Aber wie allgemein bekannt, ist Deutschland eine überaus reiche Industrienation, mit auf ewig sprudelnden Geldquellen, so daß es sich problemlos nicht nur das Herauswerfen von Geldern in Milliardenhöhe für Genderunsinn leisten kann, sondern auch Menschen mit vollkommen wertlosen pseudoakademischen Abschlüssen in „Gender Studies“ versehen kann.

Literatur

  1. Gender influences on brain responses to errors and post-error adjustments. A. G. Fischer, C. Danielmeier, A. Villringer, T. A. Klein, M. Ullsperger. Sci. Rep. 2016, 6: 24435 (PDF), DOI: 10.1038/srep24435, PubMed #
  2. Sex differences in error-related performance monitoring. M. J. Larson, M. South, P. E. Clayson. Neuroreport 2011, 22 (1): 44-48, DOI: 10.1097/WNR.0b013e3283427403, PubMed #21304441

2 Kommentare

  1. SDL sagt:

    wenn ich mal so auf mein leicht angestaubtes Allgemeinwissen zurück greifen kann, so hat doch die Rollenverteilung der Jäger und Sammler so ihre Spuren hinterlassen. Ob wohl ich gar nicht so für absolute Rollenverteilung bin. 😉
    Also stimmt es doch, das die Umwelt den Menschen formt.

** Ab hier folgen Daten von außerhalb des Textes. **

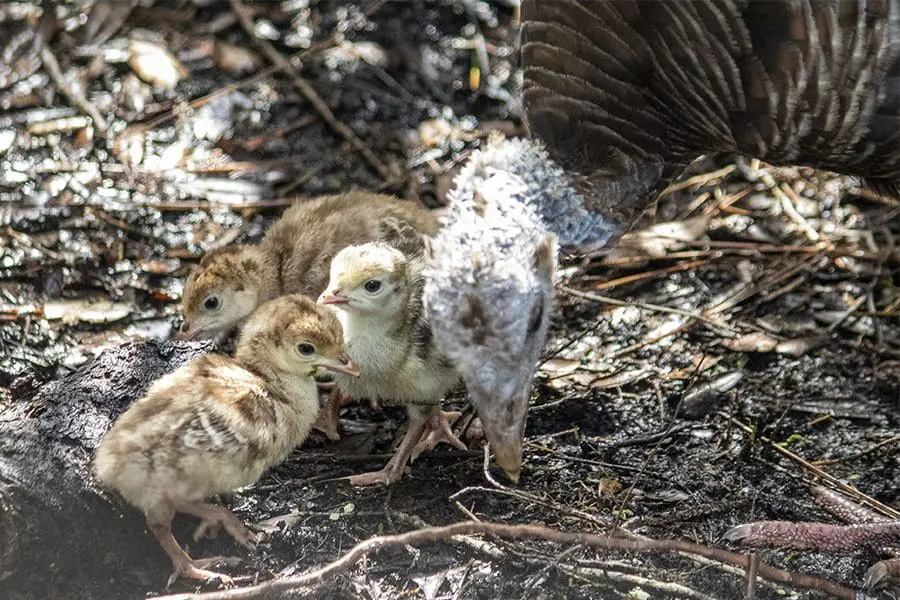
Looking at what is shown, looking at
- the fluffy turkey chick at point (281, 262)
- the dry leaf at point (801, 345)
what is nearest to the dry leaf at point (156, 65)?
the fluffy turkey chick at point (281, 262)

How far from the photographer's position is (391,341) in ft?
12.2

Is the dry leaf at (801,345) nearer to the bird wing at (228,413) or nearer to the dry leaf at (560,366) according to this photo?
the dry leaf at (560,366)

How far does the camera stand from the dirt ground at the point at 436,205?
3.54 m

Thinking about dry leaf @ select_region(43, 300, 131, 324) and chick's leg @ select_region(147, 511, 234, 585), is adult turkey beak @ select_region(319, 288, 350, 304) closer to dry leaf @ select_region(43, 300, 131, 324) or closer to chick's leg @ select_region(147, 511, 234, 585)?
chick's leg @ select_region(147, 511, 234, 585)

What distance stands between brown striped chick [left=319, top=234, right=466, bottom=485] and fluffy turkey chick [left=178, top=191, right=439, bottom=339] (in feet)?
1.13

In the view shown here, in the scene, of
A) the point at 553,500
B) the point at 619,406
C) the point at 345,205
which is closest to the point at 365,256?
the point at 345,205

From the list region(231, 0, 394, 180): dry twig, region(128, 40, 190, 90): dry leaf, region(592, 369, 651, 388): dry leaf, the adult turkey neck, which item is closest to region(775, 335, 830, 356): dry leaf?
region(592, 369, 651, 388): dry leaf

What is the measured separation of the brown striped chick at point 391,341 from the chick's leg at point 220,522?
17.0 inches

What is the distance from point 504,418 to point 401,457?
2.22 ft

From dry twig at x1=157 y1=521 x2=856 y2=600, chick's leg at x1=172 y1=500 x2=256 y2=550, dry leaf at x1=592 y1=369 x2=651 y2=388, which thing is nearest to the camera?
dry twig at x1=157 y1=521 x2=856 y2=600

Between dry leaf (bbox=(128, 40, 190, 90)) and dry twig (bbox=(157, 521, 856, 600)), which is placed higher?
dry leaf (bbox=(128, 40, 190, 90))

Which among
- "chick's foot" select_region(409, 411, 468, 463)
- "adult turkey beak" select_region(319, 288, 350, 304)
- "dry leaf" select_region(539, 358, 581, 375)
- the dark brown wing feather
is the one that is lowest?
"dry leaf" select_region(539, 358, 581, 375)

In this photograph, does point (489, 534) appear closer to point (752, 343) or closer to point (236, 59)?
point (752, 343)

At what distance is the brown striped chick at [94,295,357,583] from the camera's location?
3.17 m
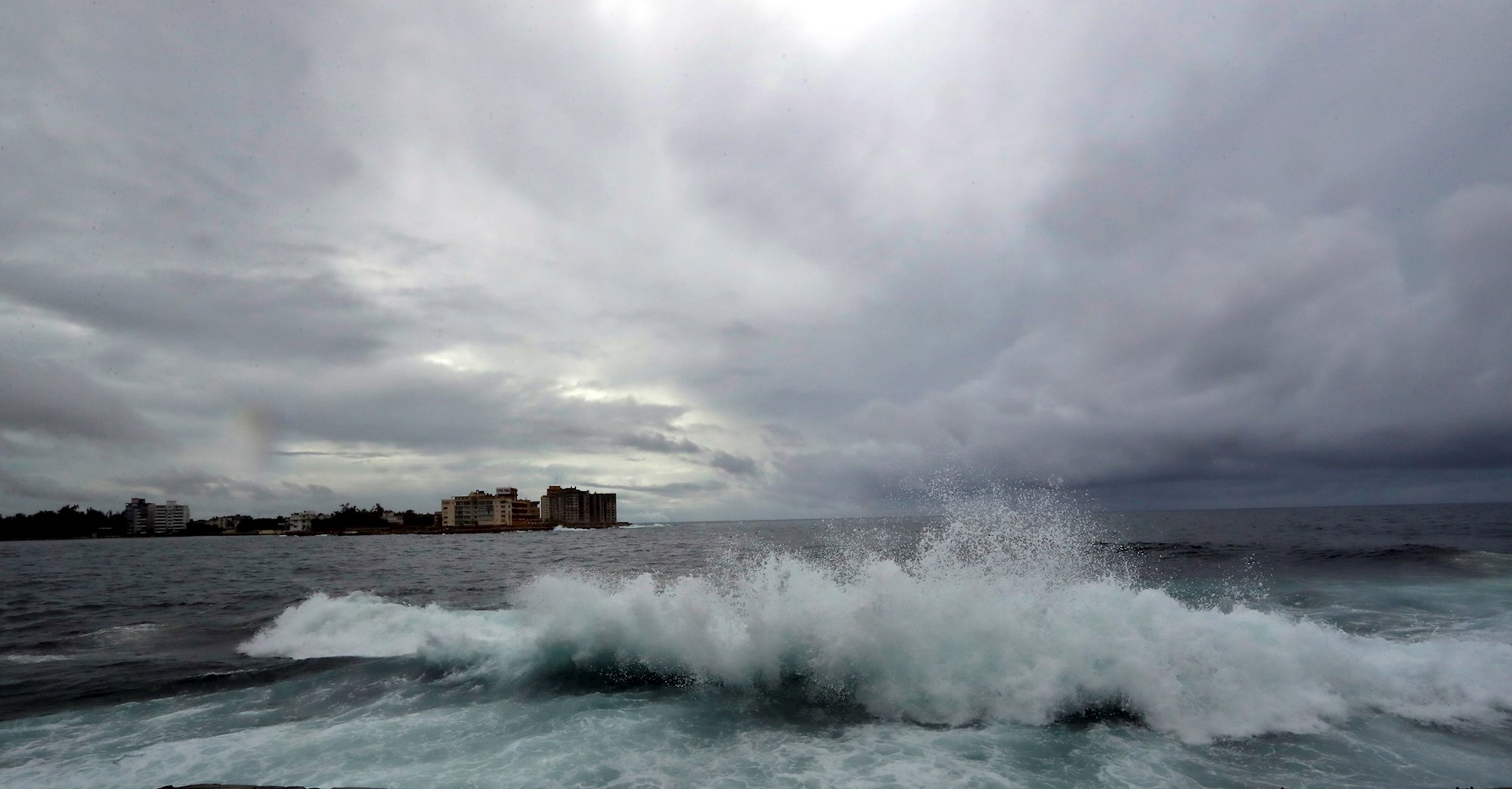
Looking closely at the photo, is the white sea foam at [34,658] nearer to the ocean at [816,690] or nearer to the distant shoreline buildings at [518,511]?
the ocean at [816,690]

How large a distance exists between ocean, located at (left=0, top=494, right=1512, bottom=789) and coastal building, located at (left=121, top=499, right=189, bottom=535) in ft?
744

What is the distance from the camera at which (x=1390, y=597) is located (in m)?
19.1

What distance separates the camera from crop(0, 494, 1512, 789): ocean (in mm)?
8039

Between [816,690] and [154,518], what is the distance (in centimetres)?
25154

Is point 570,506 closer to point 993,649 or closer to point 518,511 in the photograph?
point 518,511

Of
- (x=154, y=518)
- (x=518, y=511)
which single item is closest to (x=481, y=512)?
(x=518, y=511)

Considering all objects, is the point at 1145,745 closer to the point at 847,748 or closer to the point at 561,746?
the point at 847,748

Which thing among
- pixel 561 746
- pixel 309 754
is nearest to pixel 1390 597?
pixel 561 746

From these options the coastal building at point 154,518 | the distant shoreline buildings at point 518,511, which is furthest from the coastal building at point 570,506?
the coastal building at point 154,518

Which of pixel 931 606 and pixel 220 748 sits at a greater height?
pixel 931 606

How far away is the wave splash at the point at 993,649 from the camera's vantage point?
9570 millimetres

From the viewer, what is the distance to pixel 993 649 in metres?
10.4

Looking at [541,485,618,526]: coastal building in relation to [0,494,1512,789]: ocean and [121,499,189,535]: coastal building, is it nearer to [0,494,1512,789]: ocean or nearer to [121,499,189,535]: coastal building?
[121,499,189,535]: coastal building

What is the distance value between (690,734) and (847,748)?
2.26 m
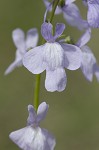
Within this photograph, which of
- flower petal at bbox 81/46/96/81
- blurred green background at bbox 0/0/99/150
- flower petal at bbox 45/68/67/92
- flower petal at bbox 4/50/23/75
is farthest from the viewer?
blurred green background at bbox 0/0/99/150

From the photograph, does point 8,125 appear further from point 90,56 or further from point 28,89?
point 90,56

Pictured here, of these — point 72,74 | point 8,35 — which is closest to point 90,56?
point 72,74

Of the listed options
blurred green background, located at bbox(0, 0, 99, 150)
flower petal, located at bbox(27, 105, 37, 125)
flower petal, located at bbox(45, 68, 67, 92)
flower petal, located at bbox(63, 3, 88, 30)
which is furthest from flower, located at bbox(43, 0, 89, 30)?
blurred green background, located at bbox(0, 0, 99, 150)

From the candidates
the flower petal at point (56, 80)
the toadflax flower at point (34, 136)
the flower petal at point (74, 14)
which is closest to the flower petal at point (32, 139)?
the toadflax flower at point (34, 136)

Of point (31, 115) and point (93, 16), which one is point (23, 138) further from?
point (93, 16)

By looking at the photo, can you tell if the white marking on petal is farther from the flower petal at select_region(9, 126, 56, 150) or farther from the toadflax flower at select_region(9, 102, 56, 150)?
the flower petal at select_region(9, 126, 56, 150)

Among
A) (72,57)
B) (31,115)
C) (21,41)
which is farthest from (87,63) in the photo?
(21,41)

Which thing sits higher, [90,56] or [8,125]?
[90,56]
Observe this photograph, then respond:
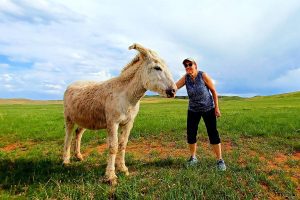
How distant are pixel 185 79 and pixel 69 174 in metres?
4.56

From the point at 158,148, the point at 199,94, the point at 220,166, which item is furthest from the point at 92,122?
the point at 158,148

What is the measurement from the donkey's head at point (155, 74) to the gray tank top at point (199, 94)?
5.98 feet

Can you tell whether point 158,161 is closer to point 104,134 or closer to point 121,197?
point 121,197

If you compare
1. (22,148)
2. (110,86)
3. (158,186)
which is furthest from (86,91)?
(22,148)

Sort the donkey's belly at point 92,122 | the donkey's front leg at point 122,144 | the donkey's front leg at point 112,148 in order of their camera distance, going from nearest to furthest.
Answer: the donkey's front leg at point 112,148 → the donkey's front leg at point 122,144 → the donkey's belly at point 92,122

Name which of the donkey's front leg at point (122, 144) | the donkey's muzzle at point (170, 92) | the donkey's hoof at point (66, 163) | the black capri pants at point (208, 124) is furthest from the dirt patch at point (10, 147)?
the donkey's muzzle at point (170, 92)

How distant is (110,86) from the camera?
9.64 m

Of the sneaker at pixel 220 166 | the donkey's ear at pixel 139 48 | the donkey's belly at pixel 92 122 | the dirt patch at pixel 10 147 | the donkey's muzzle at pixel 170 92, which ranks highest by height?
the donkey's ear at pixel 139 48

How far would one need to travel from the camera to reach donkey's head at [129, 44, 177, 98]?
27.5 feet

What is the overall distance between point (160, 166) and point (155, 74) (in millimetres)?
3413

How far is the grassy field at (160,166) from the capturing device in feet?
25.7

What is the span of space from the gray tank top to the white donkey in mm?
1835

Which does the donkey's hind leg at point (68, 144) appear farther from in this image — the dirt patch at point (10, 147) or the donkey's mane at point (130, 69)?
the dirt patch at point (10, 147)

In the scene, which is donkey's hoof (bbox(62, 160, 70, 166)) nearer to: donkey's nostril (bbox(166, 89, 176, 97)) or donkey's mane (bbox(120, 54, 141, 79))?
donkey's mane (bbox(120, 54, 141, 79))
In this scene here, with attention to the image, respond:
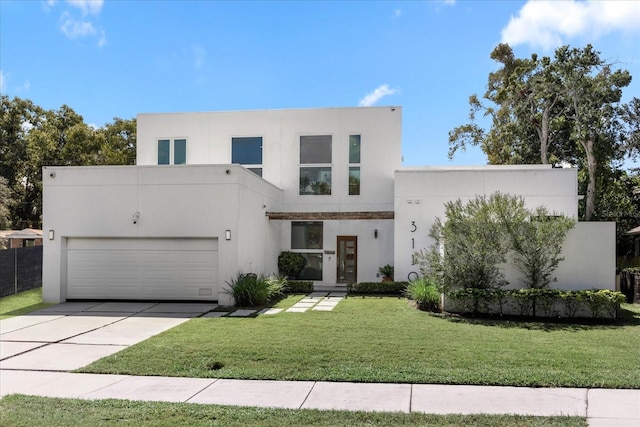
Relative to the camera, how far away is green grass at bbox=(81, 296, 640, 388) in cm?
691

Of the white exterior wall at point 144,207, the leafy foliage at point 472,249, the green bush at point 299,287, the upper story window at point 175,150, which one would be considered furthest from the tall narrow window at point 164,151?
the leafy foliage at point 472,249

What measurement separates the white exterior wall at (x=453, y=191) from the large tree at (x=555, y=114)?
6474mm

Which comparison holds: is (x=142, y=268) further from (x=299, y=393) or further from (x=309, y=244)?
(x=299, y=393)

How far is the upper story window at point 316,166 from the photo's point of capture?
771 inches

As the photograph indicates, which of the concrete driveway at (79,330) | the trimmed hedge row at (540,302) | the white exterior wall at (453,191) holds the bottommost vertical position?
the concrete driveway at (79,330)

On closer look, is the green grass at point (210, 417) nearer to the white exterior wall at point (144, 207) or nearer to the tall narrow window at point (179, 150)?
→ the white exterior wall at point (144, 207)

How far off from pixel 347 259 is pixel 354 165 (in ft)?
12.1

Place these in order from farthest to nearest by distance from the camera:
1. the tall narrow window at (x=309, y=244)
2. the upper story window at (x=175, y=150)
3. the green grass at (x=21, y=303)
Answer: the upper story window at (x=175, y=150) < the tall narrow window at (x=309, y=244) < the green grass at (x=21, y=303)

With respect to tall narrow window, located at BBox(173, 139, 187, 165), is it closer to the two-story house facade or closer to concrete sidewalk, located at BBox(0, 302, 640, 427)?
the two-story house facade

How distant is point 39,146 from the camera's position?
30078 millimetres

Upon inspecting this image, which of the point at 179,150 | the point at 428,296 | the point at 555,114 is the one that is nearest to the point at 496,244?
the point at 428,296

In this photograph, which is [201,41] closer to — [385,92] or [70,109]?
[385,92]

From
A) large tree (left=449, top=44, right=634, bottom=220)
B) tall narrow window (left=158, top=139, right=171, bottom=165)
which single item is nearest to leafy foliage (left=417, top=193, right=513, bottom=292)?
tall narrow window (left=158, top=139, right=171, bottom=165)

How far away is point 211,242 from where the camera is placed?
569 inches
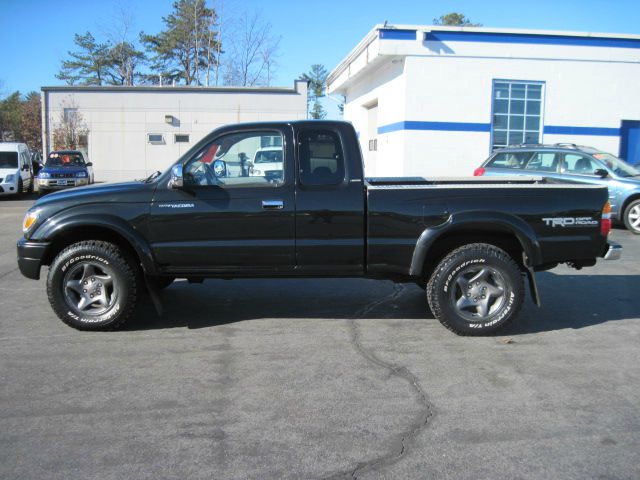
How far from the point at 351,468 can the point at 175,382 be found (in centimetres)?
178

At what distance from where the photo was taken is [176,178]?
18.2 feet

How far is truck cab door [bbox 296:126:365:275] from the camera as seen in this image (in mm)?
5602

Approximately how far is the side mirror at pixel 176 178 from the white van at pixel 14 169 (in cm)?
1815

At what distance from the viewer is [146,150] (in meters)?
33.2

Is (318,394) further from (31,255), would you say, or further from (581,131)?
(581,131)

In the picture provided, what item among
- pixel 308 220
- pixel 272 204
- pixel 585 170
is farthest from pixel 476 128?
pixel 272 204

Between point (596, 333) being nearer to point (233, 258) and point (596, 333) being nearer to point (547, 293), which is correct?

  2. Wirklich beweisen können wir das Verhalten für die Frühzeit des Menschen nicht, aber bei „Naturvölkern“ ist das Rollenverhalten mehr als üblich. Schwangerschaft und Stillen vertragen sich auch eher nicht mit der Jagd nach Wild.

    Was ist an der Erkenntnis, daß die Umwelt den Menschen (und alle anderen Lebewesen) formt überraschend? Das Leben ist unter genau den äußeren Bedingungen entstanden, die eben herrschten und kann sich auch nur innerhalb dieser Grenzen bewegen. Jede Art, welche mit den Umweltbedingungen nicht klar kommt, stirbt aus. Somit ist alles Lebende immer das Produkt seiner Umwelt. Der Fehler liegt im (religiösen) Denken, daß der Mensch irgendwie außerhalb der Natur stünde. Das ist auch bei den Genderisten mit ihrem Konstruktivismus der Fall. Sie meinen durch das Nichtsagen bzw. das Wiederholen bestimmter Wörter oder Phrasen, ändere sich die Realität. Das ist nichst Anderes, als daß was ein Schamane macht: Der Versuch durch magische Beschwörungsformeln die Realität zu beeinflussen.